To be done:
(A) Copy word for word the stretch of the usability article that begins at the words "But we know" and ends after the words "happening to me?".
(B) Present the lines of the records as a Markdown table with columns "Row" and "Line", starting at the line that contains "What is the extent" and running through the final line of the records. Include only those lines, and omit any blank ones.

## Start Text block

Usability Is King For Your Product. Here’s How We Can Finally Measure It

Businesses live and die by the usability of their services, writes Continuum’s Rick McMullen. But how do they know when there’s a serious problem?

Usability Is King For Your Product. Here’s How We Can Finally Measure It

“Life used to be simpler,” my mom says while making her fourth attempt to update her Windows firmware in order to install Office 2011 on top of Office 2008.


I don’t correct her, but I don’t believe her either. As far as I can tell, life has always been complicated; and certainly as long as my mother has been alive, there has been incredibly sophisticated technology in the world. (When she was my age, people were landing on the moon. Nothing simple about it.) What I do believe, though, is that life used to be more usable. What’s different now is that complex technology has become so freakin’ cheap that it seems free to include “one more” feature in your product. The unforeseen cost, of course, is that those extra features hurt usability.

But we know all this. There is plenty of literature on the subject, and good usability is table stakes for a modern product. If your product isn’t usable, your business is in a dangerous position. Maybe you can get by in the short term by boasting your killer feature set; but the fact is that if people can’t figure out how to use your bells and whistles, you’re going to feel it on your bottom line sooner or later.

It may be old news, or even obvious to some, that poor usability can hurt customer relationships and hold back sales. But what isn’t obvious to business leaders is: How do I tell if it’s happening to me?

Before I get right to answering that, consider customer service for a moment. The adage “the customer is always right” has been uttered many times, in many languages, for many years. Long before the cash register was even invented, businesspeople intuitively knew that cultivating relationships with loyal customers was key to long-term success. Yet still, even in 2012, there is no end of companies who find ways to pull short-term profits out of their customers, at the expense of the longer-term customer relationship. (Example: So-called free three-month magazine subscriptions that you have to remember to opt out of before you get automatically charged.)

As the service economy continues to evolve, more and more companies are working to measure and improve their customer-service performance as a key indicator of success. And to this end, a minor revolution occurred in 2003, when the corporate world was introduced to Net Promoter Scores (NPS). In only a few years, NPS had become far and away the leading measure of customer loyalty.

Here’s the beautiful thing about NPS: Organizations get results from the data, but it’s amazingly simple to collect. You simply ask your customers, on a scale of 1 to 10, how likely they are to recommend your company/product to their friends and colleagues. People who give high marks are “promoters,” (i.e., will recommend you) people who rate low are “detractors,” (i.e., will bad-mouth you), and in the middle are “passives” (i.e., don’t care enough to do either one). The theory, which has been backed up by evidence, is that companies who have more promoters than detractors (i.e., a high Net Promoter Score) will win. They will acquire more customers and make more money.

## End Text block
## Start Extracted data

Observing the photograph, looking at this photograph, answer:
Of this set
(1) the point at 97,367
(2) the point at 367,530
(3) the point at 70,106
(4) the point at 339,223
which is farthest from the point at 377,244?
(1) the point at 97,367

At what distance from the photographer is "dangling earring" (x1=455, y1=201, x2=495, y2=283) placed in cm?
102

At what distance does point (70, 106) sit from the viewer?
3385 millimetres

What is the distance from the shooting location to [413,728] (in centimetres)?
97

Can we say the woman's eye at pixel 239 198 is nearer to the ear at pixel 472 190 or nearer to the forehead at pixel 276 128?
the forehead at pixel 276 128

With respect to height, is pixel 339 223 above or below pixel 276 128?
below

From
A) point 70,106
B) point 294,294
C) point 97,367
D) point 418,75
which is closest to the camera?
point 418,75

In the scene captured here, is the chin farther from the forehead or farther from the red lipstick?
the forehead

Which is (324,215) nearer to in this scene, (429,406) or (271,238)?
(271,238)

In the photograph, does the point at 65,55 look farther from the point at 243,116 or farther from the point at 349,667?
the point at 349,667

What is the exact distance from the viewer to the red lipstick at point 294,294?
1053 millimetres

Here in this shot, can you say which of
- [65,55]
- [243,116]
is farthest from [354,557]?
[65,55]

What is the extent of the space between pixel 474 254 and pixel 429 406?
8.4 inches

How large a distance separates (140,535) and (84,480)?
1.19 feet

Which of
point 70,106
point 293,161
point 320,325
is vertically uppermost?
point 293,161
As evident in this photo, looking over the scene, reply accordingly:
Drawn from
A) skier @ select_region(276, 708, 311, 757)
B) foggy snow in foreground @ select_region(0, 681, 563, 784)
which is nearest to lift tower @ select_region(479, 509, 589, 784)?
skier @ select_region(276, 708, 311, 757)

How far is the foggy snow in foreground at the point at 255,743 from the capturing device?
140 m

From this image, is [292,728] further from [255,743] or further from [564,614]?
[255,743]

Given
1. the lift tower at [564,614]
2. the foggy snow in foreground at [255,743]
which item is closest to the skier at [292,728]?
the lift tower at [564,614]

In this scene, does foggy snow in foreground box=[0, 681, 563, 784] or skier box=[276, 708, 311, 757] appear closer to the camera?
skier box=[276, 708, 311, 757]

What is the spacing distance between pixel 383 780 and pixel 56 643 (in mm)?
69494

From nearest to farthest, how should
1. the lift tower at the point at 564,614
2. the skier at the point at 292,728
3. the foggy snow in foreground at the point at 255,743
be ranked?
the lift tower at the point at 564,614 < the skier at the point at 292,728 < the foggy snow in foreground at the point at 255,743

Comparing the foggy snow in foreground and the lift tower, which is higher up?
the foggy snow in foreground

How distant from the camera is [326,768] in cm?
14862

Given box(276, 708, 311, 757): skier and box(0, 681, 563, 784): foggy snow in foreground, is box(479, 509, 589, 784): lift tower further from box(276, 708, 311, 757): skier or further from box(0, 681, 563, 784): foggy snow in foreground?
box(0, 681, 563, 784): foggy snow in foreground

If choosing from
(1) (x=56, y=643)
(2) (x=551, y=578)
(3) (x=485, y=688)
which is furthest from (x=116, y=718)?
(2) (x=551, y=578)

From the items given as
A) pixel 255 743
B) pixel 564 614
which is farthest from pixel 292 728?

## End Extracted data

Task-by-task solutions:
(A)
But we know all this. There is plenty of literature on the subject, and good usability is table stakes for a modern product. If your product isn’t usable, your business is in a dangerous position. Maybe you can get by in the short term by boasting your killer feature set; but the fact is that if people can’t figure out how to use your bells and whistles, you’re going to feel it on your bottom line sooner or later.

It may be old news, or even obvious to some, that poor usability can hurt customer relationships and hold back sales. But what isn’t obvious to business leaders is: How do I tell if it’s happening to me?

(B)
| Row | Line |
|---|---|
| 1 | What is the extent of the space between pixel 474 254 and pixel 429 406? |
| 2 | 8.4 inches |
| 3 | How large a distance separates (140,535) and (84,480)? |
| 4 | 1.19 feet |
| 5 | Which of |
| 6 | point 70,106 |
| 7 | point 293,161 |
| 8 | point 320,325 |
| 9 | is vertically uppermost? |
| 10 | point 293,161 |
| 11 | As evident in this photo, looking over the scene, reply accordingly: |
| 12 | Drawn from |
| 13 | A) skier @ select_region(276, 708, 311, 757) |
| 14 | B) foggy snow in foreground @ select_region(0, 681, 563, 784) |
| 15 | which is nearest to lift tower @ select_region(479, 509, 589, 784)? |
| 16 | skier @ select_region(276, 708, 311, 757) |
| 17 | How far is the foggy snow in foreground at the point at 255,743 from the capturing device? |
| 18 | 140 m |
| 19 | From this image, is [292,728] further from [255,743] or further from [564,614]? |
| 20 | [255,743] |
| 21 | Given |
| 22 | 1. the lift tower at [564,614] |
| 23 | 2. the foggy snow in foreground at [255,743] |
| 24 | which item is closest to the skier at [292,728]? |
| 25 | the lift tower at [564,614] |
| 26 | In this scene, does foggy snow in foreground box=[0, 681, 563, 784] or skier box=[276, 708, 311, 757] appear closer to the camera? |
| 27 | skier box=[276, 708, 311, 757] |
| 28 | What is the spacing distance between pixel 383 780 and pixel 56 643 (in mm)? |
| 29 | 69494 |
| 30 | From nearest to farthest, how should |
| 31 | 1. the lift tower at the point at 564,614 |
| 32 | 2. the skier at the point at 292,728 |
| 33 | 3. the foggy snow in foreground at the point at 255,743 |
| 34 | be ranked? |
| 35 | the lift tower at the point at 564,614 < the skier at the point at 292,728 < the foggy snow in foreground at the point at 255,743 |
| 36 | Comparing the foggy snow in foreground and the lift tower, which is higher up? |
| 37 | the foggy snow in foreground |
| 38 | How distant from the camera is [326,768] in cm? |
| 39 | 14862 |
| 40 | Given box(276, 708, 311, 757): skier and box(0, 681, 563, 784): foggy snow in foreground, is box(479, 509, 589, 784): lift tower further from box(276, 708, 311, 757): skier or further from box(0, 681, 563, 784): foggy snow in foreground? |
| 41 | box(0, 681, 563, 784): foggy snow in foreground |
| 42 | If choosing from |
| 43 | (1) (x=56, y=643) |
| 44 | (2) (x=551, y=578) |
| 45 | (3) (x=485, y=688) |
| 46 | which is furthest from (x=116, y=718)? |
| 47 | (2) (x=551, y=578) |
| 48 | From the items given as |
| 49 | A) pixel 255 743 |
| 50 | B) pixel 564 614 |
| 51 | which is farthest from pixel 292 728? |